Michael Dale’s Orlando Real Estate Market: What we can Control…

By Michael Dale - Vice President, Dave Brewer Realty, Inc.

Wow, given the recent dramatic economic events where do I begin; the stock market, the mortgage market, the secondary mortgage market as represented by Fannie Mae and Freddie Mac?

Each of the aforementioned have so overwhelmingly impacted our economy let alone our housing market. Many I have conversed with this past week are angry and frustrated. These institutions are so mammoth and to most of us represent entities that we can’t touch let alone think of impacting or affecting change upon. And then when you add the additional frustration our Senate and House have exhibited whatever your political position may be we as citizens feel even less able to do anything but stand by, watch and wait to see what happens. Certainly many of us feel that we have lost complete control over our own individual economic destiny and wonder when the next shoe is going to drop.

Remember that saying, probably your grandmother or mother made you aware of: God grant me the serenity to accept the things I cannot change; courage to change the things I can; and wisdom to know the difference. It is the Serenity Prayer. Clearly this is one of those times we should really take that sentiment to heart. Of all the issues that we are being bombarded with knowing and focusing on those things we can control will probably go a long way to easing some of our anxiety and possibly instill a sense of calm.

Focus on what we can control and not that which is out of our control. This sentiment has significance on our housing market in particular for those of us that for whatever reason have or need to place our homes on the market. And the Serenity Prayer has significance for those of us in the real estate business when we find ourselves discussing the possibility of listing a clients’ home in this market. There are very specific things real estate agents and sellers can control when putting a home on the market.

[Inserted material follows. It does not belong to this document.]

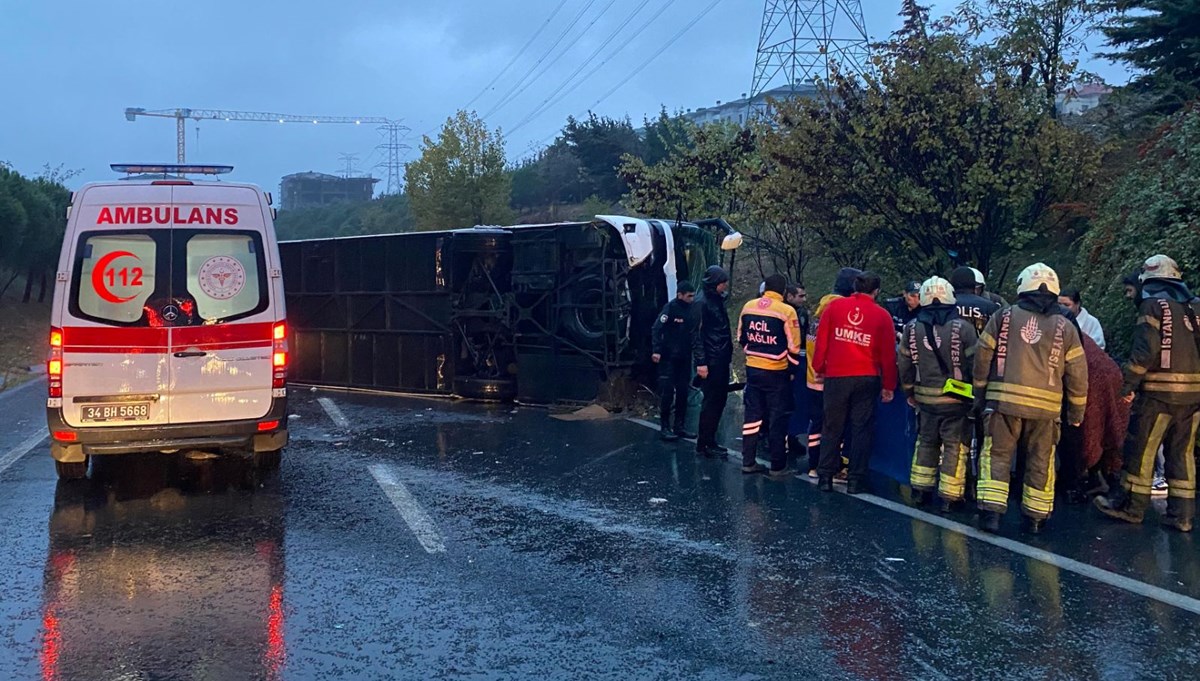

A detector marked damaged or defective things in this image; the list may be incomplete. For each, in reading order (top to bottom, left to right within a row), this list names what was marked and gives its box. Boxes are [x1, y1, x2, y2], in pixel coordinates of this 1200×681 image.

The foremost is pricing the property correctly in this market. With so much inventory continuing to exist on the market and so few buyers a quick look at a home’s price on our Multiple Listing Service (MLS) can determine the home’s price per square foot and typically determine what the owner paid for the property when originally purchased. Any appearance that the property is overpriced from these two metrics will quickly send the prospect on to the next home typically without even a visit. And our agent population is likewise guilty of taking over priced listings instead of honestly conveying to the owner the house will never sell at the owner’s desired price thinking that we can talk the owner down after the listing is acquired. When these over priced listings come on the market they perpetuate the continued decline of our home values and exacerbate our recovery potential. Even if agents are successful in gaining agreement from sellers to continually lower the listing price we perpetuate the habit of buyers who wait until the home is finally priced at what they would consider market pricing. Hence the realtor’s industry average days on market (ADOM) remains at 113 days for two months in a row.

(See Table 1: As in past articles I am providing Orlando area housing statistics with a sample of previous months and years to convey a historical reference point for what has and is transpiring with our housing market.)

Listing at unrealistic pricing expectations also prolongs our inventory supply and maintains our current 18 month supply of homes. When our supply of homes starts trending down towards 6 to 8 months of supply we will know we are at normal market supply levels and we might then see a return of modest and nominal pricing appreciations.

So, if you are a seller currently listing or thinking of listing your home in this very challenging market please focus on what you can control and price your home correctly.

If you don’t feel comfortable with the agent’s advice on pricing then make the investment in an appraisal. An appraisal has much more validity in marketing your home than an agent’s CMA (competitive marketing analysis) and is widely recognized as a better justification for your home’s market value. A buyer will want an appraisal anyway so why not get out in front of the power curve and find out the market value of your home. You can save yourself time, money and frustration by determining now, not after a contract has been offered, that the price you have negotiated with a buyer is going to be acceptable to the buyer and the buyer’s mortgage company. Many purchase contracts will require that the appraisal price must meet or exceed the purchase price. So setting the appropriate listing price can shorten your negotiations and even the closing process.

And our agent population must seek to honestly advise potential listing customers what the perils are when pricing a home incorrectly. No service is done for the listing seller, the potential buyer, the agent nor the real estate industry by knowingly taking an over priced listing. As agents and brokerage firms we just spend our advertising dollars on a home that won’t sell and set a false expectation level for our clients. Listing price is a very specific element we can control and must. Correctly focused on and implemented we might even shorten the sales cycle and begin to reduce our inventory and lessen our recovery time.

So as listing customers and real estate agents we must focus on what we can control and we can control our approach to properly pricing our listings. We might even make our mother and grandmother proud of us!